Paste the public key, then:

chmod 700 /home/<your-admin-user>/.ssh
chmod 600 /home/<your-admin-user>/.ssh/authorized_keys
chown -R <your-admin-user>:<your-admin-user> /home/<your-admin-user>/.ssh

✅ Step 5: Test SSH Access

From your client:

ssh -i ~/.ssh/<your-key-name> <your-admin-user>@<your-proxmox-ip>

You should log in without entering a password.

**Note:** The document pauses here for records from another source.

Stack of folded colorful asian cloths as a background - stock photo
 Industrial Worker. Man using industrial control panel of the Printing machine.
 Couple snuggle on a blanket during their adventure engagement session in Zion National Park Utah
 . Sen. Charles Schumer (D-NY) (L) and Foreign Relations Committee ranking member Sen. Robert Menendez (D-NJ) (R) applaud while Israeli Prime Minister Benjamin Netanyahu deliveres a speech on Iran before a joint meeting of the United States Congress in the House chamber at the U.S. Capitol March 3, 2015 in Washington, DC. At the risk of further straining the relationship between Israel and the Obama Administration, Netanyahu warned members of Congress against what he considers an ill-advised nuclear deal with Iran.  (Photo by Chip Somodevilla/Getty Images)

✅ Step 6: Harden SSH Configuration

On Proxmox, edit:

sudo nano /etc/ssh/sshd_config

Update/add:

PermitRootLogin no
PasswordAuthentication no
PermitEmptyPasswords no
AllowUsers <your-admin-user>

Save and restart SSH:

sudo systemctl restart ssh

✅ Step 7: Confirm Final Access

Try logging in again:

ssh -i ~/.ssh/<your-key-name> <your-admin-user>@<your-proxmox-ip>

Only that user and key should now work.
No one can log in as root or use a password.

🔒 Summary

You’ve now:

  • Replaced root SSH with a secure system user
  • Enforced SSH key-only access
  • Locked out password and brute-force attacks
  • Set up full sudo control from a safe account

✅ Next Step: Enable firewall, setup fail2ban, or document this in your security wiki.